Le crime d’une élite d’extrémistes
Cette procédure, si elle devenait effective, viendrait corroborer les accusations qui planent depuis, une dizaine d’années, sur Agathe Habyarimana. Des accusations relayées par de nombreuses organisations internationales comme l’Union Africaine et la Ligue des Droits de l’Homme (LDH). Ainsi, dans un rapport de l’Union africaine, paru en 2000, on pouvait lire : « Mme Habyarimana aurait elle-même été impliquée dans certaines des premières décisions politiques prises avant le 9 avril, date à la laquelle elle fut au nombre des premières personnalités évacuées sur Paris par les Français ». Or les premiers massacres ont eu lieu quelques douze heures après l’assassinat du Président Habyarimana. De même la LDH et la Fédération internationale des ligues des Droits de l’Homme (FIDH) ont, dans un récent communiqué, évoqué «le rôle» d’Agathe Habyarimana «dans l’animation des milices Interahamwe et de la radio des Mille Collines».

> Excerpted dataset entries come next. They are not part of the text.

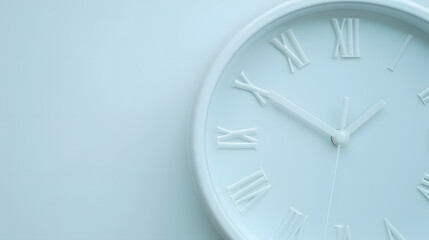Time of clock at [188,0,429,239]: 1:50
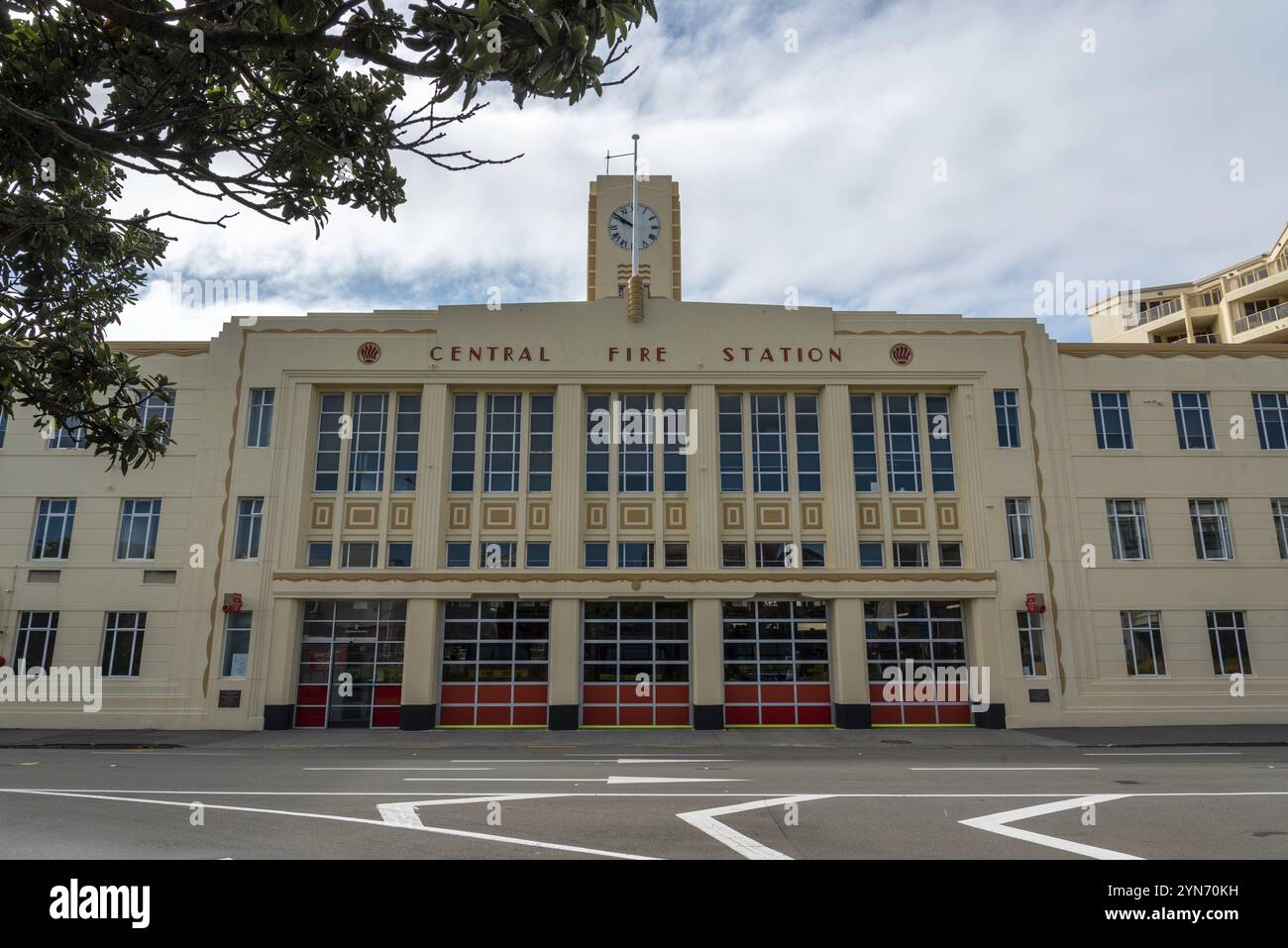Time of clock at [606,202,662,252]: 9:50
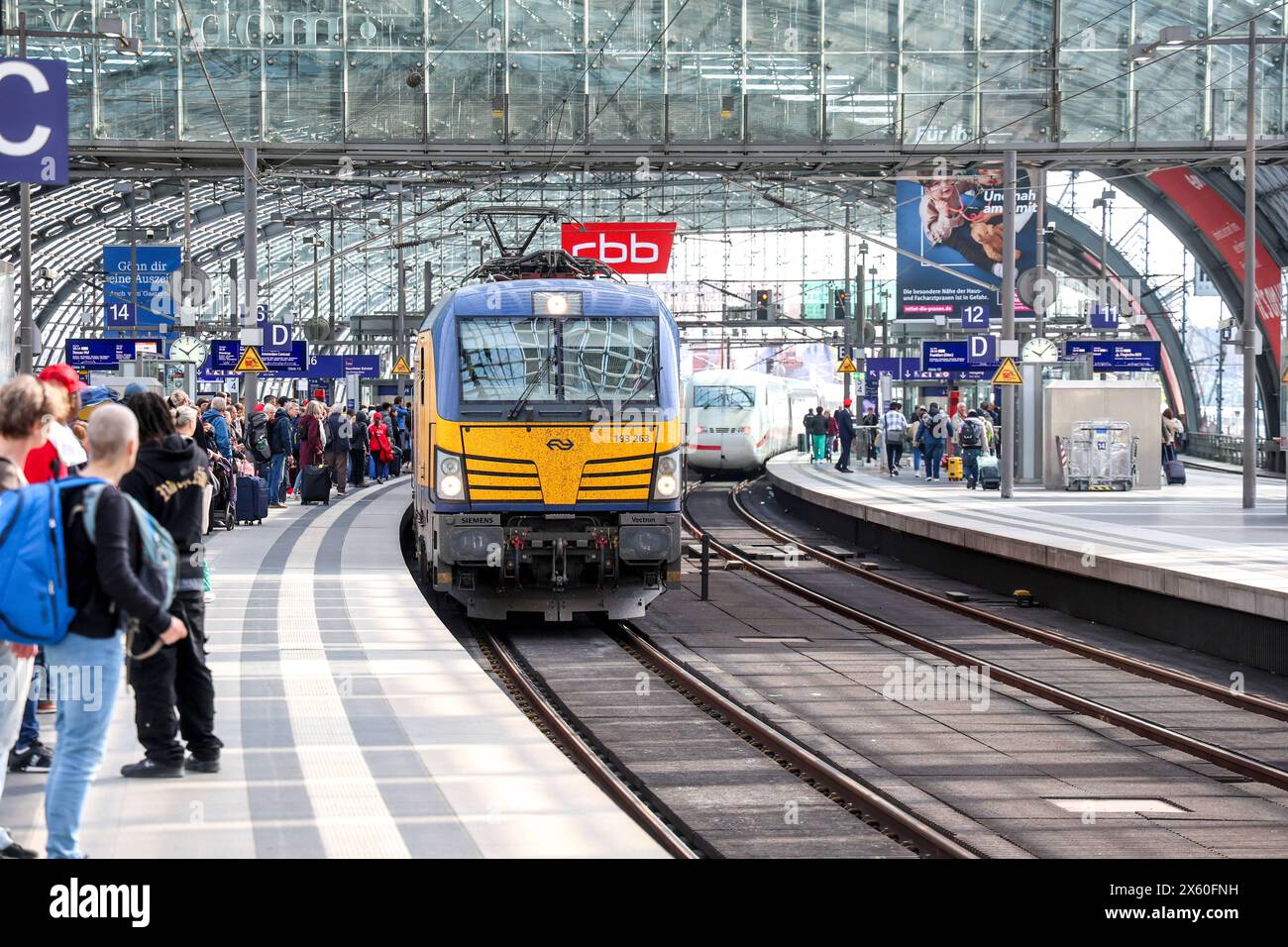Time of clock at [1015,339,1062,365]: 10:07
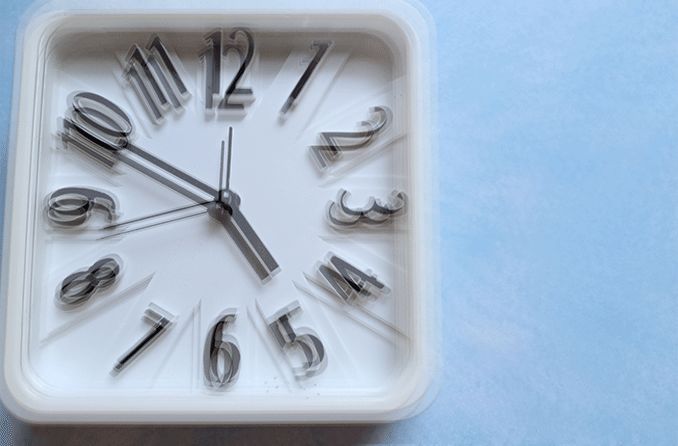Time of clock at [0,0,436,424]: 4:49
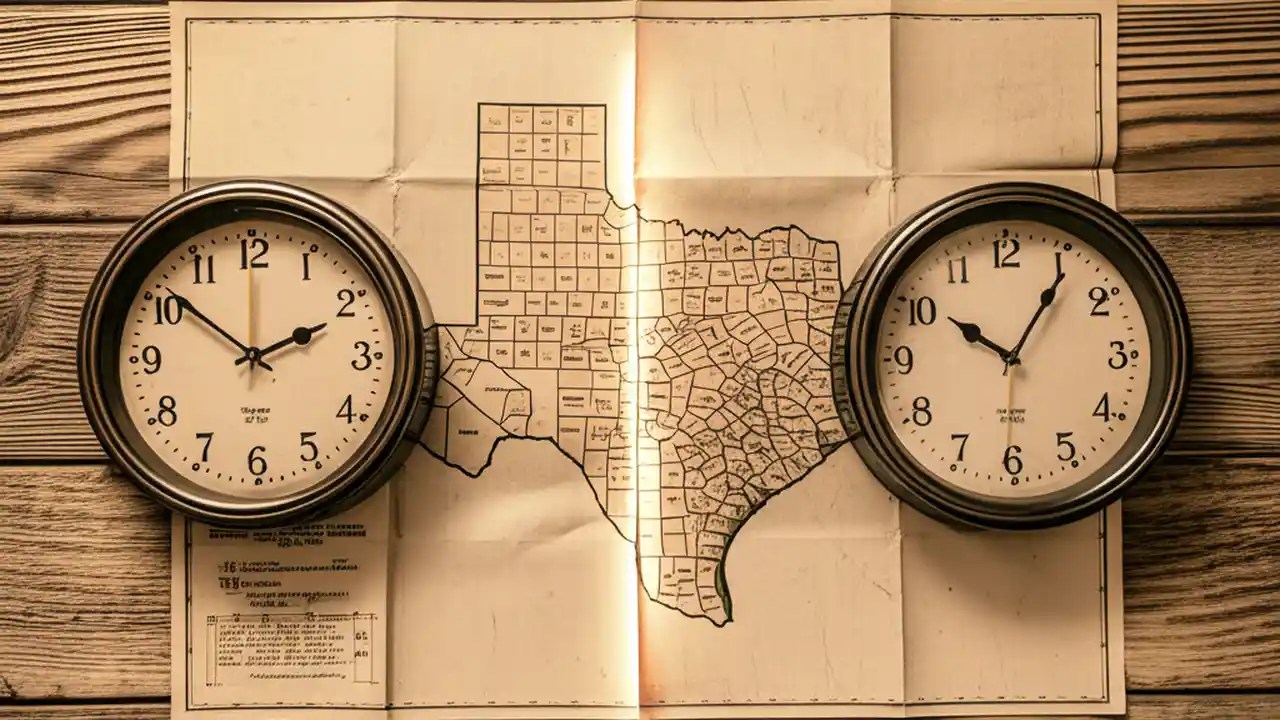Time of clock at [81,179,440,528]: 1:51
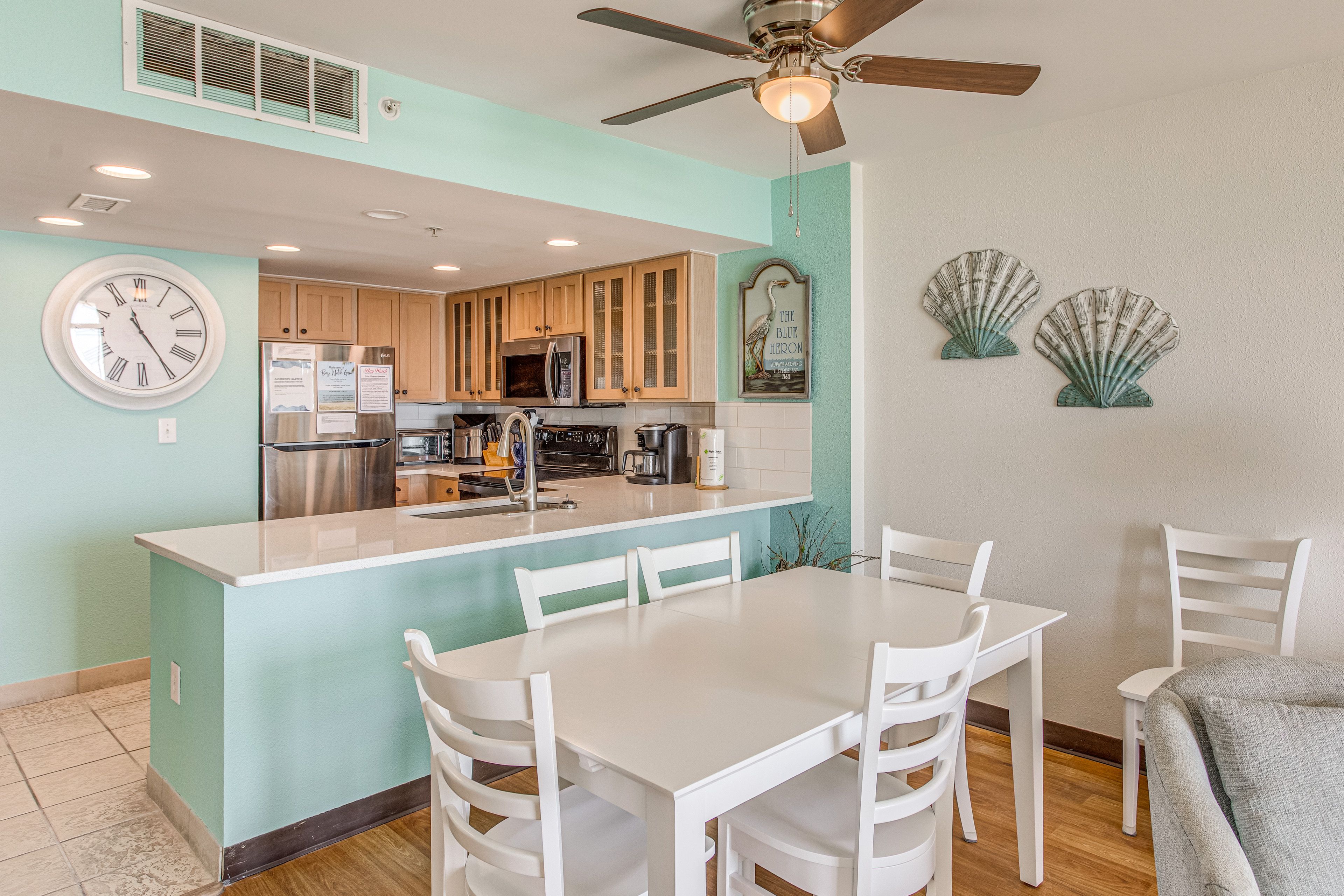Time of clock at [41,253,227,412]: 11:24
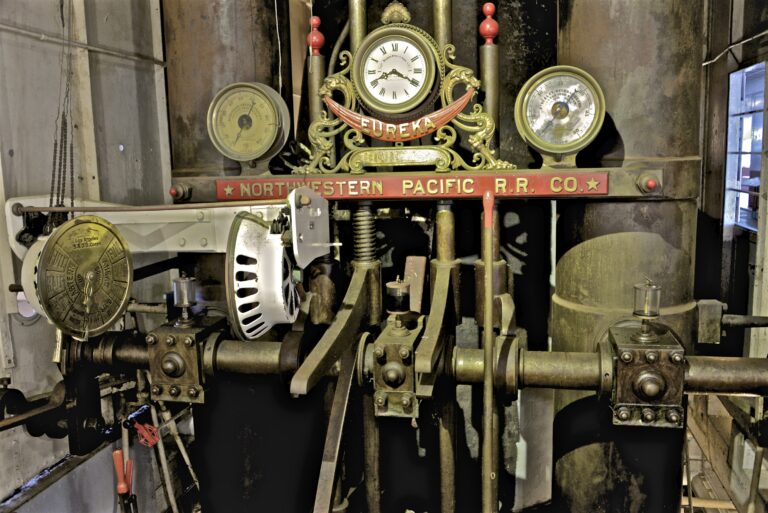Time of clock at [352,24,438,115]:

Dame Habyarimana a été, en effet, un membre très influent voire incontournable du mouvement Akazu (petite case) qui a activement contribué au génocide des Tutsi et des Hutu modérés. Akazu rassemblait l’entourage proche du Président Habyarimana. Des gens issus de sa région (nord-ouest du Rwanda) et des membres de la famille de son épouse. Le groupuscule extrémiste hutu, « un Etat dans un Etat » selon certains, finançait les Interahamwe (la milice du Mouvement National pour la Reconstruction et le Développement), les escadrons de la mort «Réseau Zéro» (ou « Zero tutsis ») et Amasasu (balles) qui « se sont tous deux chargés des assassinats politiques avant le 16 avril et durant le génocide ». Ce nouvel épisode judiciaire risque encore d’envenimer les relations entre Kigali et le Quai d’Orsay. Des relations déjà très tendues suite aux conclusions de l’enquête du juge anti-terroriste français, Jean-Louis Bruguière, qui désigne l’actuel président rwandais, Paul Kagamé, comme le principal responsable du meurtre de Juvénal Habyarimana. Les manifestations commémorant les dix ans du génocide rwandais se tiendront le 7 avril prochain au Rwanda.